Estos días, los que saben más de las cosas que ocurren en este mundo, nos advierten que estamos a punto de sufrir una nueva guerra mundial de la que saldremos, los pocos que queden, habiendo retrocedido diez mil años en la cuenta de la civilización; ya sabéis lo que dijo Einstein de los supervivientes: en la siguiente guerra, que la habrá, lucharán con palos y con piedras. Todos, en fondo de nuestra patata, estamos acojonados con tamaña incertidumbre y, sin embargo, no hacemos nada para poder evitarla.

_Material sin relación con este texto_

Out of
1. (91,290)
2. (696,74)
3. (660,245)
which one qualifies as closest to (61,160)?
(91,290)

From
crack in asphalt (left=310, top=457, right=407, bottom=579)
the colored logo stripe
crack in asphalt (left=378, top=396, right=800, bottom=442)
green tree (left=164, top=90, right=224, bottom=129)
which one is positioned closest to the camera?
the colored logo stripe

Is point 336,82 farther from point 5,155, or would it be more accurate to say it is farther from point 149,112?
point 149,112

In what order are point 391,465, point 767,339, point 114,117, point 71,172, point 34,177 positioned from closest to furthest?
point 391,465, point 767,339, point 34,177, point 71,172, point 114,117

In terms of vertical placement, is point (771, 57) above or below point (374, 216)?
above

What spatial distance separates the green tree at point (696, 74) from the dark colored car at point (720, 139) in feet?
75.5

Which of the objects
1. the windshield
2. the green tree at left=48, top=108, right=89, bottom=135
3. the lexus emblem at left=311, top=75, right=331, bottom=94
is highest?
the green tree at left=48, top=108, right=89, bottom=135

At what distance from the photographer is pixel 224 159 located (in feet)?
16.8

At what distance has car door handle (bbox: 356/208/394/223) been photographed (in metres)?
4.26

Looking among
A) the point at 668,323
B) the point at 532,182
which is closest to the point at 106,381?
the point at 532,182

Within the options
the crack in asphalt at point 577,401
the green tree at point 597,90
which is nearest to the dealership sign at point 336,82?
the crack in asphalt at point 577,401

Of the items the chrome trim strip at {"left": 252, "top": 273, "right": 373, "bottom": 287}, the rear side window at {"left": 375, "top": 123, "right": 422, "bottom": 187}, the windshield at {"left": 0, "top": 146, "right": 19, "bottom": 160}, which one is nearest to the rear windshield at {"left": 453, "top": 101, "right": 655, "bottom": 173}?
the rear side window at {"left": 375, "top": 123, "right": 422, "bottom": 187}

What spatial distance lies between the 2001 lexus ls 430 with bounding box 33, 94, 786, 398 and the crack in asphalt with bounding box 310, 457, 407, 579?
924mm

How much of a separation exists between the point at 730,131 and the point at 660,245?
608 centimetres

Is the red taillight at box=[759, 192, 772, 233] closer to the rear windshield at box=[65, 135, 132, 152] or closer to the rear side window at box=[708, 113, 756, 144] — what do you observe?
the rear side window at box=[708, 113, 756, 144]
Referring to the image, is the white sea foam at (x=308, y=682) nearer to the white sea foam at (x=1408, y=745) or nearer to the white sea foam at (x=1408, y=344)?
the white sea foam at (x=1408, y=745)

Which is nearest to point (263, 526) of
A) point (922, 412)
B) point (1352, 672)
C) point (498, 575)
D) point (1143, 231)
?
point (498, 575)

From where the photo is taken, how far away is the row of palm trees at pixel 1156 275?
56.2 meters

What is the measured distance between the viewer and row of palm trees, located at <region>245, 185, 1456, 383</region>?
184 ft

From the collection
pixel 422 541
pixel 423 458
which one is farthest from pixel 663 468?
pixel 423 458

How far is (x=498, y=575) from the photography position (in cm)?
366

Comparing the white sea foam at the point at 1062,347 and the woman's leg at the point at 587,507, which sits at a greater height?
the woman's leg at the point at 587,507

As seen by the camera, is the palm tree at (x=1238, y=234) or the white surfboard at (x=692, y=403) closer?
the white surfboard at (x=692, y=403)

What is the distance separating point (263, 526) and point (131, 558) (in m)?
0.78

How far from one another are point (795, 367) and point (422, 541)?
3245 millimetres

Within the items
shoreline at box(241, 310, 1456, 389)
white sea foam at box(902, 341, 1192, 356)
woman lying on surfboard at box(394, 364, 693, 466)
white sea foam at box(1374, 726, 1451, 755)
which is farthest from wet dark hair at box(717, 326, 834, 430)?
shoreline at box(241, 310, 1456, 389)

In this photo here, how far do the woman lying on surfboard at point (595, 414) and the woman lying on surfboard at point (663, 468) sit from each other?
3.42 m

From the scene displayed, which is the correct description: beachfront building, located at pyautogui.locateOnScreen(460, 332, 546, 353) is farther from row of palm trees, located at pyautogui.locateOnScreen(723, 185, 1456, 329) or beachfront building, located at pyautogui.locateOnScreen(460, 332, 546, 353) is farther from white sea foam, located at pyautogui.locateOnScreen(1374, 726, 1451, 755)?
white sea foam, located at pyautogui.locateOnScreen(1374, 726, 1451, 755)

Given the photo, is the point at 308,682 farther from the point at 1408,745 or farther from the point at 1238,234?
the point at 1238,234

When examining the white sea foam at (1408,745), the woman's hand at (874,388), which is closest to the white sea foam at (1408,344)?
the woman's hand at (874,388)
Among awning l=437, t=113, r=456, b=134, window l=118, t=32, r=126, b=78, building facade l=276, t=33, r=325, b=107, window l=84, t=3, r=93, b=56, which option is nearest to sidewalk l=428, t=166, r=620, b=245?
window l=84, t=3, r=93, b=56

Como tampoco sabemos qué hacer si nos sobreviene una enfermedad de esas que sabes que te pueden, a poco que insista, llevar por delante. Aguantamos mal el dolor, cuando, en realidad, estamos rodeados de él y, por desgracia, cada vez se hace más persistente, más contumaz. Nos rasgamos las vestiduras al ver en la televisión los cadáveres de los niños muertos en Gaza o en Líbano, pero, como en el ejemplo de la guerra que se avecina, no hacemos nada para evitarlo. Nos quedamos quietos, asustados, sentados en el sofá, inertes, llenos de incertidumbre, llenos de un miedo cerval que nos impide reaccionar...
Estamos sufriendo una incertidumbre como nunca antes en la historia del mundo porque parece que nada sale bien, porque parece (y así es, en realidad), que un uno por ciento de la humanidad maneja el noventa por ciento del dinero que circula en la nube; un sesenta por ciento, la famosa y cacareada clase media, vive de puta madre, pero lo hace al día, sin preocuparse de lo que vaya a pasar mañana o al otro. El cuarenta por ciento restante, sufre para pagar un piso, para llenar la nevera o para poder poner la calefacción en invierno. Y seguimos quedándonos tan panchos, sentados en el mentado sofá de los cojones, como si fuésemos gallinas empollando huevos; los nuestros, quiero decir.
Luis, compañero, aparte de a tu familia, dejas aquí bien poca cosa; mayormente, un desbarajuste de país y de mundo, y poco más... Quédate tranquilo, ahora que has cubierto la etapa que té tocó vivir. Y no olvides que los que quedan, mal que bien, saldrán adelante. Tú, por desgracia, te tienes que enfrentar a la gran disyuntiva que acojona al hombre desde su aparición en este planeta: ¿Hay algo más allá de la vida?, ¿Hay algo después de la muerte?... Salud y anarquía.